The book portrays the presentations given by academics from various disciplines at a symposium of the same name last year in Leiden. They included anthropologists, historians and specialists in Islamic studies, as well as musicologists and men and women of letters. They all took turns to shed light on the Hajj, the pilgrimage to Mecca, each from their own field of expertise.

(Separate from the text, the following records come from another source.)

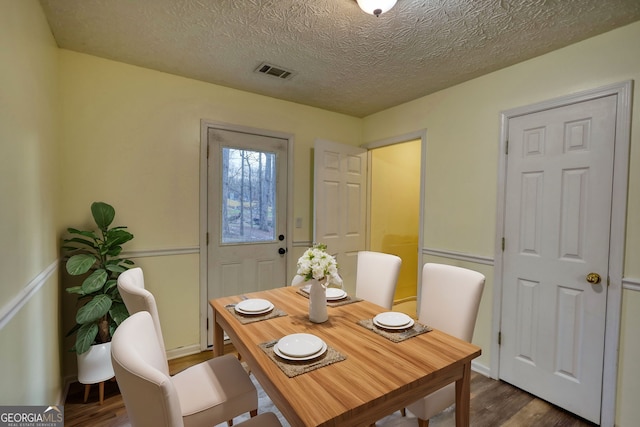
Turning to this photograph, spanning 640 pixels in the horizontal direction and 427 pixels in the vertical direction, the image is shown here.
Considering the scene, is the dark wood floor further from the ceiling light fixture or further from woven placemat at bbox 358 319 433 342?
the ceiling light fixture

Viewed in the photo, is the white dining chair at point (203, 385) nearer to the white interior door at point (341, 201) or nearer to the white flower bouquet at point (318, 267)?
the white flower bouquet at point (318, 267)

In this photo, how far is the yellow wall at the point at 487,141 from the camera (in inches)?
68.9

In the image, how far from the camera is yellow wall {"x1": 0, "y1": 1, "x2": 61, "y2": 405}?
1.12 metres

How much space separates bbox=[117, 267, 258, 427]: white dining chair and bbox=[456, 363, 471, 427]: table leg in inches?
36.9

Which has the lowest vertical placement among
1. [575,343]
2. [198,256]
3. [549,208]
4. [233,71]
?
[575,343]

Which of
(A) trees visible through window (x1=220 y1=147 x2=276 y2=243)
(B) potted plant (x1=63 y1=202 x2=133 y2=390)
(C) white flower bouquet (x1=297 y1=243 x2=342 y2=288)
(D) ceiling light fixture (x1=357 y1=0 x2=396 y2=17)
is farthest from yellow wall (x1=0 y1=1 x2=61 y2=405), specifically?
(D) ceiling light fixture (x1=357 y1=0 x2=396 y2=17)

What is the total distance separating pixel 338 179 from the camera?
3.33 metres

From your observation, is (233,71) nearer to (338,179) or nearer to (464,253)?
(338,179)

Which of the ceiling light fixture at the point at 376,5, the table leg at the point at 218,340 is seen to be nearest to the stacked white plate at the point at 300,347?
the table leg at the point at 218,340

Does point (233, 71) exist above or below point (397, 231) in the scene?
above

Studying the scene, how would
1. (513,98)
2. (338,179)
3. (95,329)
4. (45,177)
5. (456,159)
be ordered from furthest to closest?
(338,179)
(456,159)
(513,98)
(95,329)
(45,177)

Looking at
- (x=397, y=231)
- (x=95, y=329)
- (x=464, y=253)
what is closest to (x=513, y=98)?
(x=464, y=253)

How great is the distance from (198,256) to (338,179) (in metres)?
1.65

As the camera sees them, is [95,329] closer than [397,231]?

Marjo Buitelaar: ‘The aim of this compilation is to show how all kinds of customs and rituals, but also material aspects, of the pilgrimage have changed over time, and how this enables us to see the religious, political and socio-cultural meaning of the Hajj in a range of different historical and cultural contexts. As an anthropologist, I study what rituals mean today to various groups or individuals, not only in the religious sense, but also in relation to socio-political relations and identity issues. Take this example: a lot of women go on the Hajj these days, whereas it used to be mainly men. And out of respect for your parents, you only went on the pilgrimage once they had been; this is not the case today. In addition, it’s no longer unusual to visit Mecca several times, whereas it used to be a once-in-a-lifetime trip.’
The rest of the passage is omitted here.